▶ _AIM OF THE EXERCISE_:
Copy exactly the lines from the one containing "If the choices are" through the last line of the records, both included, and nothing more.

▶ _PROVIDED DATA_:
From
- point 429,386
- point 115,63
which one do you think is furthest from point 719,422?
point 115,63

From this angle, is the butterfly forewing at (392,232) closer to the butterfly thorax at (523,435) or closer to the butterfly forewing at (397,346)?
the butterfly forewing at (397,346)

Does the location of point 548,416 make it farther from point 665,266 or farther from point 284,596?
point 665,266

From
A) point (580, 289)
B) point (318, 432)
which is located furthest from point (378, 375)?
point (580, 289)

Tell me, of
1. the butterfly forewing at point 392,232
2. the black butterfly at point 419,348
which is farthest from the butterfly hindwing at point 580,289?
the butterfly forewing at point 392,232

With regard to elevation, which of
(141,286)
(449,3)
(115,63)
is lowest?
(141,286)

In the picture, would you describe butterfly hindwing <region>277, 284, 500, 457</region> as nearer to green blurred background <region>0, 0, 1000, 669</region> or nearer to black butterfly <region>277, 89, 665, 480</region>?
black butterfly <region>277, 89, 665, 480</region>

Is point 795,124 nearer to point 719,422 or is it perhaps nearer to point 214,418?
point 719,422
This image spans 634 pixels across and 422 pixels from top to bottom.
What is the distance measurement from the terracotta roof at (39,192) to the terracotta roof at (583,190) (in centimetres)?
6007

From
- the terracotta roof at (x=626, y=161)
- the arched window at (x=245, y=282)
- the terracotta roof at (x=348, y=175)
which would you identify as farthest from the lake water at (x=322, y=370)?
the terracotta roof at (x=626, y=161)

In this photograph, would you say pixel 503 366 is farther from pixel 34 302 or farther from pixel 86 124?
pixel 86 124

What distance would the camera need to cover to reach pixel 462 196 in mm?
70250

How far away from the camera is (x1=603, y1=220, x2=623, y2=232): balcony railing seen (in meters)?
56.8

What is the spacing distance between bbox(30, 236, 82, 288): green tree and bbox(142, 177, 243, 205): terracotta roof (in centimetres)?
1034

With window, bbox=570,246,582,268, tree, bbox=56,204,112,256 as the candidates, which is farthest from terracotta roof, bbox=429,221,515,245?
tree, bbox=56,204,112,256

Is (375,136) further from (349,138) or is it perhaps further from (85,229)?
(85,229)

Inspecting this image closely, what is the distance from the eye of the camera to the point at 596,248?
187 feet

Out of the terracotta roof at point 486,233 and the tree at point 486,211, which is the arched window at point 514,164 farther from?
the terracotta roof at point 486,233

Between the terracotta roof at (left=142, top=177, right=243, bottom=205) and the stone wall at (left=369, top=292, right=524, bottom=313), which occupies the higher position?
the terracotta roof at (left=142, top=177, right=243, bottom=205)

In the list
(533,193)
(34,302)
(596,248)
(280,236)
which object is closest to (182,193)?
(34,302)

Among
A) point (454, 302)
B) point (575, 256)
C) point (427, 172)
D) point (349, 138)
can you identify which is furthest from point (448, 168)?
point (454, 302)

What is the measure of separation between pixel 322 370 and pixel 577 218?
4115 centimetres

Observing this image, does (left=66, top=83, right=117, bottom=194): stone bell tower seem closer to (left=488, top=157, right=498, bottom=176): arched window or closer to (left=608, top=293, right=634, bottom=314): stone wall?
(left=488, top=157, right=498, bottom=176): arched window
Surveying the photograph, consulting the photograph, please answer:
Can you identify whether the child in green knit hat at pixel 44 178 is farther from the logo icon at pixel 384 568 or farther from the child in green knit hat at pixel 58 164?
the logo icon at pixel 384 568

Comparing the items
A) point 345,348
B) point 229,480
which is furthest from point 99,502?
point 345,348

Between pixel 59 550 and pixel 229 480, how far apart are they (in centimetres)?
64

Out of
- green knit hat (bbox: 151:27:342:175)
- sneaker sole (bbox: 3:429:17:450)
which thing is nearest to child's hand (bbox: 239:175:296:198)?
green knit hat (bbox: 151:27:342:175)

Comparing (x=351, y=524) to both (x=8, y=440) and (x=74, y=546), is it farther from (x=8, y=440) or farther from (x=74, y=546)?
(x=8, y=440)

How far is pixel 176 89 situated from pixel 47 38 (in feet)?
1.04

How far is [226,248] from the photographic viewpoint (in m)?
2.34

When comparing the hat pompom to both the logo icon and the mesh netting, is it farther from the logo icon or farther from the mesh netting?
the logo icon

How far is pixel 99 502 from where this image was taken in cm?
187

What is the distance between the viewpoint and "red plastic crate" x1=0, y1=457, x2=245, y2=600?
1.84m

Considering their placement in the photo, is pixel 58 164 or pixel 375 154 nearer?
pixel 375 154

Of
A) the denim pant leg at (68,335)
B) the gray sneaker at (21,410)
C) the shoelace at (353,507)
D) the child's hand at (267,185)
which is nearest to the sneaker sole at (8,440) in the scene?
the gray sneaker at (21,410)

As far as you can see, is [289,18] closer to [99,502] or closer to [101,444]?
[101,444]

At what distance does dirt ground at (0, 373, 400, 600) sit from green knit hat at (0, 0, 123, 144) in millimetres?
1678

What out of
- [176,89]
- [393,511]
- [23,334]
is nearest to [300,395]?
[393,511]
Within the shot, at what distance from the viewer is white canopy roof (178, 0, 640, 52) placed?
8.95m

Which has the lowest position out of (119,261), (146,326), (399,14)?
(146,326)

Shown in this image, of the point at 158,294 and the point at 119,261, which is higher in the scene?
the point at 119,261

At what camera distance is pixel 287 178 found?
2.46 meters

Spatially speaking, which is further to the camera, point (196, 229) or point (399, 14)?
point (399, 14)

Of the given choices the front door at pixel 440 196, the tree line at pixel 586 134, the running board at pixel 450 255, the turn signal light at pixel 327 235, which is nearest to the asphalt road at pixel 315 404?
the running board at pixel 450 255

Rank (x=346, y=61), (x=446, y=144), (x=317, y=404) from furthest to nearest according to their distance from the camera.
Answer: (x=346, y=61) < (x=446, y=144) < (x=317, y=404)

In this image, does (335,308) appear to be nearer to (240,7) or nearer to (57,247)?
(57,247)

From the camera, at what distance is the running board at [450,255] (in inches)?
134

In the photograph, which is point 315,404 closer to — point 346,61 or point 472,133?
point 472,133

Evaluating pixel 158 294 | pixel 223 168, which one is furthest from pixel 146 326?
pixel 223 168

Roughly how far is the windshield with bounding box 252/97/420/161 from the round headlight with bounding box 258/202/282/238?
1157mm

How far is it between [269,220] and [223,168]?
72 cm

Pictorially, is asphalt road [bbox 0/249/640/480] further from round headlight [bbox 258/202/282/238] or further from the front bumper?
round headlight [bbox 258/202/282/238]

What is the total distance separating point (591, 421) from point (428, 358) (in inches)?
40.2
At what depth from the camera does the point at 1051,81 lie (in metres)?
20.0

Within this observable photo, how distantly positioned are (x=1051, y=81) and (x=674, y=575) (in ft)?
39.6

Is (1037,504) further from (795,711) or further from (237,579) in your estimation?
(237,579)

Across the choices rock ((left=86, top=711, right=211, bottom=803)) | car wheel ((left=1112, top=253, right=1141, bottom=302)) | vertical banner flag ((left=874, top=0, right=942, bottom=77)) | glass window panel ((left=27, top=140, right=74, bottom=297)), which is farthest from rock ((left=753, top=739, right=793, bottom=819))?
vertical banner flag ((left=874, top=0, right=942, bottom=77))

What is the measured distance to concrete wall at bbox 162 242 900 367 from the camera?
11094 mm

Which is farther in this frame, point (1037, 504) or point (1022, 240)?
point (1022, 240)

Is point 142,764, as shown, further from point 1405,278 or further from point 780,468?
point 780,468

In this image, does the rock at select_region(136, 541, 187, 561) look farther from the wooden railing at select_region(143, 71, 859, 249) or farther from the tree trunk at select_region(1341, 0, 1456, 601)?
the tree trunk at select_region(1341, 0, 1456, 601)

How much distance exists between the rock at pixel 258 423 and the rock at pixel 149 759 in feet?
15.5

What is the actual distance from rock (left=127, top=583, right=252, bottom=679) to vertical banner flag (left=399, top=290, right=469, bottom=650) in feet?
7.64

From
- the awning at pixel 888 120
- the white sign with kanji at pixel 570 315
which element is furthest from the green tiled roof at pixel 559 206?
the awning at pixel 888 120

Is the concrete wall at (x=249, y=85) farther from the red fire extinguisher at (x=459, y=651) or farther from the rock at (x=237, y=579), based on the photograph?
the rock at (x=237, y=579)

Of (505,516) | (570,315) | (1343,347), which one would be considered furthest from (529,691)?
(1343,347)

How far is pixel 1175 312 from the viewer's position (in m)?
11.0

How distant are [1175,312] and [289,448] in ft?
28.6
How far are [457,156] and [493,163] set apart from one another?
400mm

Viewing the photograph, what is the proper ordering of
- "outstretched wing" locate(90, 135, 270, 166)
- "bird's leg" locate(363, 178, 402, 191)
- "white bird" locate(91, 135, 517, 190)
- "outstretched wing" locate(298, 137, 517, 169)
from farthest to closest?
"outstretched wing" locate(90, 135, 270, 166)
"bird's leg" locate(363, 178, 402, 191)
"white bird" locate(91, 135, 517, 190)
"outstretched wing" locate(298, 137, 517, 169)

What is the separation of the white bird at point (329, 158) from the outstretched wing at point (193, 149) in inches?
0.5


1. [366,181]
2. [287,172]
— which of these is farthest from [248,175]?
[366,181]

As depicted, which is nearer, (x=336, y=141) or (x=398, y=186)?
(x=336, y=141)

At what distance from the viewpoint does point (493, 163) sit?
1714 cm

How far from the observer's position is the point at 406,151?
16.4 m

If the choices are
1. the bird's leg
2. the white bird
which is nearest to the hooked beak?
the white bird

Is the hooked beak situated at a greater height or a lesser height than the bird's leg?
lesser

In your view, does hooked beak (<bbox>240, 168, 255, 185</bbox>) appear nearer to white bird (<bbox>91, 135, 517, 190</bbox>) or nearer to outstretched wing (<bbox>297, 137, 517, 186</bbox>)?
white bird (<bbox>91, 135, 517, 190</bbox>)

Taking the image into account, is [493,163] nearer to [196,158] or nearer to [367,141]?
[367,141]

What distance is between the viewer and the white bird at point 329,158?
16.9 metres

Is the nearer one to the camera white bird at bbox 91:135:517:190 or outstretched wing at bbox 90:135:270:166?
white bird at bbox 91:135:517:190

▶ _RESULT OF THE TASK_:
If the choices are
1. the bird's leg
2. the white bird
which is nearest to the hooked beak?
the white bird

Is the hooked beak situated at a greater height or a lesser height than the bird's leg?
lesser

In your view, does hooked beak (<bbox>240, 168, 255, 185</bbox>) appear nearer to white bird (<bbox>91, 135, 517, 190</bbox>) or nearer to outstretched wing (<bbox>297, 137, 517, 186</bbox>)?
white bird (<bbox>91, 135, 517, 190</bbox>)

Taking the image into account, is [493,163] nearer to [196,158] or nearer to [367,141]?
[367,141]

What distance is between the viewer and the white bird at point 329,158?
16.9 metres

Is the nearer one to the camera white bird at bbox 91:135:517:190 or outstretched wing at bbox 90:135:270:166?
white bird at bbox 91:135:517:190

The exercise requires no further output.